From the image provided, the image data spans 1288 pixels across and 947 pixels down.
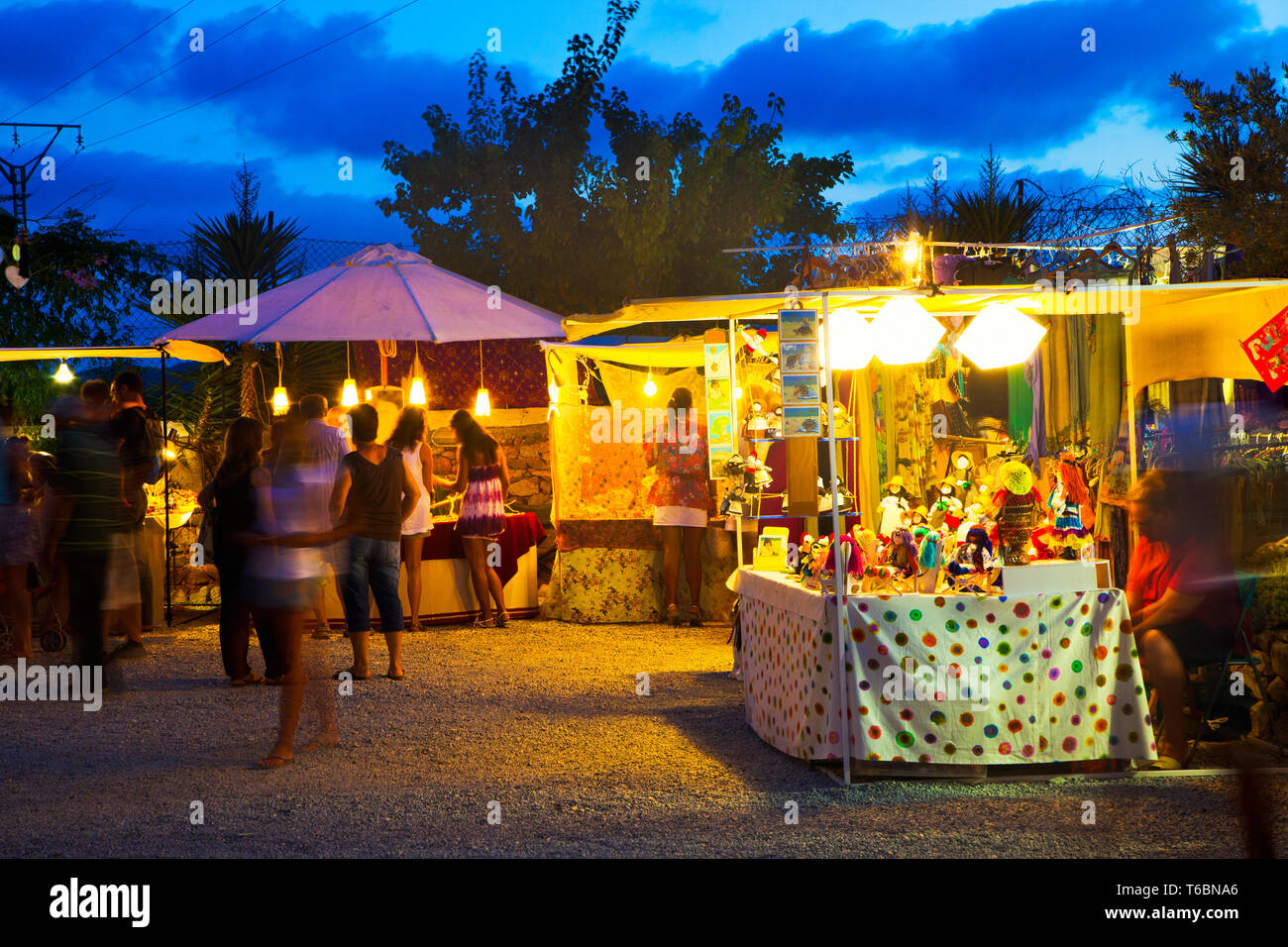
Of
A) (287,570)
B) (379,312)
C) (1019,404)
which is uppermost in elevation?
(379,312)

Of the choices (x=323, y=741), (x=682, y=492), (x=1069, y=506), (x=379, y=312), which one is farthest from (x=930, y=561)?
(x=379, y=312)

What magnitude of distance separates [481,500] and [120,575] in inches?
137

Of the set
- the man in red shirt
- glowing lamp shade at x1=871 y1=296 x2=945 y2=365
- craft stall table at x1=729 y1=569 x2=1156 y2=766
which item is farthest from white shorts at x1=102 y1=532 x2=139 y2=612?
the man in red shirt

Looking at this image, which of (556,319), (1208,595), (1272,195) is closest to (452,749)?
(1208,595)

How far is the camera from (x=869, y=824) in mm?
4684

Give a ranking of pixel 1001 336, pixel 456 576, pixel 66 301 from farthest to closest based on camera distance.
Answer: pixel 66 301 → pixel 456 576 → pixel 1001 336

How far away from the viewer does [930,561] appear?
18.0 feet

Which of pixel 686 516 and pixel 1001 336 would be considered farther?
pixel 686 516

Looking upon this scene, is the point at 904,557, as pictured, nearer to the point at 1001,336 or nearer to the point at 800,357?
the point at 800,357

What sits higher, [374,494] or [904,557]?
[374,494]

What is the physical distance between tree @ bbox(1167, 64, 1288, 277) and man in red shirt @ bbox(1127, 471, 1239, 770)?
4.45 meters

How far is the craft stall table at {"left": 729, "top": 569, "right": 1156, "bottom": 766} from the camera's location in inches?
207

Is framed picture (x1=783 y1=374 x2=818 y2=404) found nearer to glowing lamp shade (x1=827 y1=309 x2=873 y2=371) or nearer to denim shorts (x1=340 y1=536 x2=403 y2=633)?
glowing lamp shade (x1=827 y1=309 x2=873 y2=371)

EXERCISE DETAILS:
Present all of the rows above as a numbered list, dropping any blank lines and leaving out the pictures.

RESPONSE:
1. From the image provided, the image data spans 1288 pixels across and 947 pixels down.
2. Of
3. A) (287,570)
4. B) (379,312)
5. C) (1019,404)
6. which is uppermost in elevation?
7. (379,312)
8. Of the choices (x=323, y=741), (x=682, y=492), (x=1069, y=506), (x=379, y=312), which one is farthest from (x=930, y=561)?
9. (x=379, y=312)
10. What magnitude of distance separates [481,500] and [120,575] in inches?
11. 137
12. Of the set
13. - the man in red shirt
14. - glowing lamp shade at x1=871 y1=296 x2=945 y2=365
15. - craft stall table at x1=729 y1=569 x2=1156 y2=766
16. which item is farthest from white shorts at x1=102 y1=532 x2=139 y2=612?
17. the man in red shirt
18. Looking at this image, which of (556,319), (1208,595), (1272,195) is closest to (452,749)?
19. (1208,595)
20. How far is the camera from (x=869, y=824) in mm?
21. 4684
22. Give a ranking of pixel 1001 336, pixel 456 576, pixel 66 301 from farthest to closest based on camera distance.
23. Answer: pixel 66 301 → pixel 456 576 → pixel 1001 336
24. How far away from the viewer does [930,561] appear?
25. 18.0 feet
26. Which of pixel 686 516 and pixel 1001 336 would be considered farther?
27. pixel 686 516
28. Looking upon this scene, is the point at 904,557, as pictured, nearer to the point at 1001,336 or nearer to the point at 800,357?
29. the point at 800,357
30. What sits higher, [374,494] or [904,557]?
31. [374,494]
32. What is the physical distance between tree @ bbox(1167, 64, 1288, 277) and man in red shirt @ bbox(1127, 471, 1239, 770)?
33. 4.45 meters
34. How far is the craft stall table at {"left": 729, "top": 569, "right": 1156, "bottom": 766} from the camera's location in inches?
35. 207
36. Is framed picture (x1=783 y1=374 x2=818 y2=404) found nearer to glowing lamp shade (x1=827 y1=309 x2=873 y2=371) or nearer to denim shorts (x1=340 y1=536 x2=403 y2=633)?
37. glowing lamp shade (x1=827 y1=309 x2=873 y2=371)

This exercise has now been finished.